**Rows:**
● ● ● ● ●

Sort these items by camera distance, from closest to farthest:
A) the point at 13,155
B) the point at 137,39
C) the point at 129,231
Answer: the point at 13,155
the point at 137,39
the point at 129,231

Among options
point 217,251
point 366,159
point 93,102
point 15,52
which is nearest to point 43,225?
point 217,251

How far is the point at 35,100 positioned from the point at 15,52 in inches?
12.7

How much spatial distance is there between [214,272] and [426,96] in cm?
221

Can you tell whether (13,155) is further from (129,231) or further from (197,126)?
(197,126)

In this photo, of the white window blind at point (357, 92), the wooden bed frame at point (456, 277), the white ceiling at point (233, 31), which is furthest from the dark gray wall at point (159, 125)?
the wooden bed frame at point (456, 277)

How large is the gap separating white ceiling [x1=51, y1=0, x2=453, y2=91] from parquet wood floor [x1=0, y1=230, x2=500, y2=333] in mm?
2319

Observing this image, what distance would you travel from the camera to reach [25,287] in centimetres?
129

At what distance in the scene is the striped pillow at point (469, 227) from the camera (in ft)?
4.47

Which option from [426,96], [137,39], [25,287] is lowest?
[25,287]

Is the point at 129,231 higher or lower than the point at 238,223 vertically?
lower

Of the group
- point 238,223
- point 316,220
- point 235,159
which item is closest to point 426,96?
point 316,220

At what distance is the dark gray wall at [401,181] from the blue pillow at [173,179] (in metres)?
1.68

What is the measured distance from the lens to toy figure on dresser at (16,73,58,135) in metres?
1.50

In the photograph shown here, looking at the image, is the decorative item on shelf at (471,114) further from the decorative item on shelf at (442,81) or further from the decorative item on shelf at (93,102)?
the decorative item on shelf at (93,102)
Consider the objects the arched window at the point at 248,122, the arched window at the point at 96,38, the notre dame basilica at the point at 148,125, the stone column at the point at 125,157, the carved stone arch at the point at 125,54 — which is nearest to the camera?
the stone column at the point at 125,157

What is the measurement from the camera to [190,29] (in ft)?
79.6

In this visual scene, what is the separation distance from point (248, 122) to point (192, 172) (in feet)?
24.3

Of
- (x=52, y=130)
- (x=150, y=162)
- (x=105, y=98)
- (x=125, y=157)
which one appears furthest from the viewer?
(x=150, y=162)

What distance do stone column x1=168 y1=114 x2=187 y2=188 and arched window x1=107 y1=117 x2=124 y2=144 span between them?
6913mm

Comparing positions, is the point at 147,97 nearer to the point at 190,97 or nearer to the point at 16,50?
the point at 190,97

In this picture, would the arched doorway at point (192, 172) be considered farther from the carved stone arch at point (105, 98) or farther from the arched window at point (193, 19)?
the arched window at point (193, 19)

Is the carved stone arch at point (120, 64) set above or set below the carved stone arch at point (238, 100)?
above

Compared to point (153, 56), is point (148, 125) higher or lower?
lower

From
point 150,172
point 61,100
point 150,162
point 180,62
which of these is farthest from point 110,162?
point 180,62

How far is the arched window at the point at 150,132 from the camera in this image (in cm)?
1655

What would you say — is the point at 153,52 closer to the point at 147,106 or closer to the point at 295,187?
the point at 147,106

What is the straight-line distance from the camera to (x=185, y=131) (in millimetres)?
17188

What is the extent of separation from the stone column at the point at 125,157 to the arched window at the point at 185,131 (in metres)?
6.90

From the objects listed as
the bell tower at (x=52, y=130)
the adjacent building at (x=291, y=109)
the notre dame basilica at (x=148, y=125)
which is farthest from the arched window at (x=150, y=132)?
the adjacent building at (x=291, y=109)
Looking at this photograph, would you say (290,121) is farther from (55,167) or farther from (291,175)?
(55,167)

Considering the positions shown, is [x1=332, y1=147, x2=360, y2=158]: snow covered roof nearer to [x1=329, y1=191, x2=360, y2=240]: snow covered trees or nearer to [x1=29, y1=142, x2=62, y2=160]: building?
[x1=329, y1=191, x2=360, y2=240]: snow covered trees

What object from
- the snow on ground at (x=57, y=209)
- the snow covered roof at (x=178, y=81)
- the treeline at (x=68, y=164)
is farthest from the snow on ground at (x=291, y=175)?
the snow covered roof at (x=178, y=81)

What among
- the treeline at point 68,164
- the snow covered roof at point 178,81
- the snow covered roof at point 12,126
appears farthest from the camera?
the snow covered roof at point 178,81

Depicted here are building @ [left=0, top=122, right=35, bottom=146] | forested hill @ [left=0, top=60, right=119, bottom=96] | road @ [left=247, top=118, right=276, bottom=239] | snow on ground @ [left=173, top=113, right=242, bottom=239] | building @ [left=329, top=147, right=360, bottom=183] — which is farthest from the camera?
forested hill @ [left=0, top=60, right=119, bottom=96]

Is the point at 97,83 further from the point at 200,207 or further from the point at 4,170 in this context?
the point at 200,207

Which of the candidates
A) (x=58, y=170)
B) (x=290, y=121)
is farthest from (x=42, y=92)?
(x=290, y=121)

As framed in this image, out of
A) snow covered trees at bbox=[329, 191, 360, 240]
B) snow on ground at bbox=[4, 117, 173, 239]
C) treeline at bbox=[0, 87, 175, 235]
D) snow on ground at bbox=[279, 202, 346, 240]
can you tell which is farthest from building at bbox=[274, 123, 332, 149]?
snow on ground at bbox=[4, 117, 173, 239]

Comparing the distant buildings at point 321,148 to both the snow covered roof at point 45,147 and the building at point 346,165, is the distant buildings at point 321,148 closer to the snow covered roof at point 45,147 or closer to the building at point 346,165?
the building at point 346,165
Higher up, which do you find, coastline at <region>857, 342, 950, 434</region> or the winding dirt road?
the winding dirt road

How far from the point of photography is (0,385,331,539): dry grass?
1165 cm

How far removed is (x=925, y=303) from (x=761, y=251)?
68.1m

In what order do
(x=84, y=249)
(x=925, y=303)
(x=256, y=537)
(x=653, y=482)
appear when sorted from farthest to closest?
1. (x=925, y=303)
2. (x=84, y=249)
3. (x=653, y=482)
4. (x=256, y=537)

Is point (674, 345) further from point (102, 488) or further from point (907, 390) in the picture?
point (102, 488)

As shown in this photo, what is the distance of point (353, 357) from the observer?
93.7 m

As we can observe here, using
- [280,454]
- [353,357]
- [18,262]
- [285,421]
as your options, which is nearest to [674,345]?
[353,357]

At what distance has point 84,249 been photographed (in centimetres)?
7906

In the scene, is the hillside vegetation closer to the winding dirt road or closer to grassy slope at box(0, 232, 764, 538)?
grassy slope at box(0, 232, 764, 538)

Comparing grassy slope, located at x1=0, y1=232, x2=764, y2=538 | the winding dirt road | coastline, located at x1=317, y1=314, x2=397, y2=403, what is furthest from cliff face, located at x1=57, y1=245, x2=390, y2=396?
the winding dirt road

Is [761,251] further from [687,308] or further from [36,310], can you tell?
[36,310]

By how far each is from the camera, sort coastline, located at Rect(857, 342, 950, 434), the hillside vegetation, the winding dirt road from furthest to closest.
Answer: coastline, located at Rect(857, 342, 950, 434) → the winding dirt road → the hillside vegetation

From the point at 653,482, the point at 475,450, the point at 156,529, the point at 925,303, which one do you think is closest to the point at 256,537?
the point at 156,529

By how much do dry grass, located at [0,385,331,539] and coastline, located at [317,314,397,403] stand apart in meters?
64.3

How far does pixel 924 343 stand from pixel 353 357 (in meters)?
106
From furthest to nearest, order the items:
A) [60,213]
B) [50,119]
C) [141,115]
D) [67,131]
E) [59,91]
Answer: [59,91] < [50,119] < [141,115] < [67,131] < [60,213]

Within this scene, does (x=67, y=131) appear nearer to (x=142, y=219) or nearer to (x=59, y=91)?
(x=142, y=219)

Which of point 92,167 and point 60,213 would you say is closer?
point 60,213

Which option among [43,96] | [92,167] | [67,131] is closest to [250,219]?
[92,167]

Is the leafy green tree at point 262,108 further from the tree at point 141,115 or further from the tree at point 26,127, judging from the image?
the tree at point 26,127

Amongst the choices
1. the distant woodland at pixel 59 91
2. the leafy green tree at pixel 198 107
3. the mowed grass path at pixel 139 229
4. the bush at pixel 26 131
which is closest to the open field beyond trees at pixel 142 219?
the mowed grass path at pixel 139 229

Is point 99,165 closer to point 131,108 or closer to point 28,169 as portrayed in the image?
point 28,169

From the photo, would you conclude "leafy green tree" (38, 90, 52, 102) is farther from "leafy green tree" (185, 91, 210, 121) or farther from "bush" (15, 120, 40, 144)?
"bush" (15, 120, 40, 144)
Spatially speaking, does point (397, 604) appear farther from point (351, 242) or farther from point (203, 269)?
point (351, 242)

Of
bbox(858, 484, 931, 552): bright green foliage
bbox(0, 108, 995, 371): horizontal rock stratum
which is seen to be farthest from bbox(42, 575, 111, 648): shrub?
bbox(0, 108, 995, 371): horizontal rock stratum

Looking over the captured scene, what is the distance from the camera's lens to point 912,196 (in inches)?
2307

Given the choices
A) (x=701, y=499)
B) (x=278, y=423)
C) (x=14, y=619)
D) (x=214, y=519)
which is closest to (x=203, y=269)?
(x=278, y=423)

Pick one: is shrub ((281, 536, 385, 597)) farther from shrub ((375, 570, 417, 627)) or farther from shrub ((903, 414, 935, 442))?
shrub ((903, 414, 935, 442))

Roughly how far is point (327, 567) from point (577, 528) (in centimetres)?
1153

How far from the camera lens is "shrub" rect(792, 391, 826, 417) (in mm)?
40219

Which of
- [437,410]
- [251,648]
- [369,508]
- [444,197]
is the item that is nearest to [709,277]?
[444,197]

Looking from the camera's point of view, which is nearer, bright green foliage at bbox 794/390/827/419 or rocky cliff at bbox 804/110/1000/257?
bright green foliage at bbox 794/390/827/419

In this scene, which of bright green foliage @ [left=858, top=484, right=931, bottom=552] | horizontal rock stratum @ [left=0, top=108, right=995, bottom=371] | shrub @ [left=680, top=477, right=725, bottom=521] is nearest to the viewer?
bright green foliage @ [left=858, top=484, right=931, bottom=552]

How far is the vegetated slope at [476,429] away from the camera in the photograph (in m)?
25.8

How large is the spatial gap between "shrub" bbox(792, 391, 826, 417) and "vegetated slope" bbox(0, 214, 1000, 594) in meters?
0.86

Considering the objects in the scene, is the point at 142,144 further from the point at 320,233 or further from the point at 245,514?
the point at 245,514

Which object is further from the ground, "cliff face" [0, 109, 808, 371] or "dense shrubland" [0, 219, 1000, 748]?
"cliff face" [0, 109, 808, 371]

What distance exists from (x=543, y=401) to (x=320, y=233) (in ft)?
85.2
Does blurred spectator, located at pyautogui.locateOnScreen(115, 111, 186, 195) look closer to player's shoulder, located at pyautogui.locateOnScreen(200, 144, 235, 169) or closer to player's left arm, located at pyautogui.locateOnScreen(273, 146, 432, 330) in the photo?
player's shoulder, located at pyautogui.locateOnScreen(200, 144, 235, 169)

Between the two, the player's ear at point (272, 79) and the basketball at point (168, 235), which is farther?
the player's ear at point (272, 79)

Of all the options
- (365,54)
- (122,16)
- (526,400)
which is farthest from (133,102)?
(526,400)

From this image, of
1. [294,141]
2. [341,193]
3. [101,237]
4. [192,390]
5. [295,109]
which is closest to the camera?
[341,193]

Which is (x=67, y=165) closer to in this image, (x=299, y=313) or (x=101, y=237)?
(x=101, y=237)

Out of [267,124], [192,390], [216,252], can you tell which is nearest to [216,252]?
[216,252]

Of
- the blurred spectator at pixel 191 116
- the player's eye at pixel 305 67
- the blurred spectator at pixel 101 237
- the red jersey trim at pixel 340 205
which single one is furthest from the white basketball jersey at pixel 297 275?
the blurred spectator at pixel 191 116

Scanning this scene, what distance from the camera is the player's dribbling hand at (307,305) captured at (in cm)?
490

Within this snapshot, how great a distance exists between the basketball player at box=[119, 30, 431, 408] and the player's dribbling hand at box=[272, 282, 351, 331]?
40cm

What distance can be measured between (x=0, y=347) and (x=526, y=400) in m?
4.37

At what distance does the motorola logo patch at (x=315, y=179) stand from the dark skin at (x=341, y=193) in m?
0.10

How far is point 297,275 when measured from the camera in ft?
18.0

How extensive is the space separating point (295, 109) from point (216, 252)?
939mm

● ● ● ● ●

**Exercise brief:** Put the data lines into a Markdown table with the columns Row and Text, leaving out blank lines. Begin at the line containing "How far from the point" and stop after the line containing "4. (x=256, y=537)".

**Output for this task:**
| Row | Text |
|---|---|
| 1 | How far from the point of photography is (0,385,331,539): dry grass? |
| 2 | 1165 cm |
| 3 | How far removed is (x=925, y=303) from (x=761, y=251)? |
| 4 | 68.1m |
| 5 | In what order do |
| 6 | (x=84, y=249) |
| 7 | (x=925, y=303) |
| 8 | (x=256, y=537) |
| 9 | (x=653, y=482) |
| 10 | appear when sorted from farthest to closest? |
| 11 | 1. (x=925, y=303) |
| 12 | 2. (x=84, y=249) |
| 13 | 3. (x=653, y=482) |
| 14 | 4. (x=256, y=537) |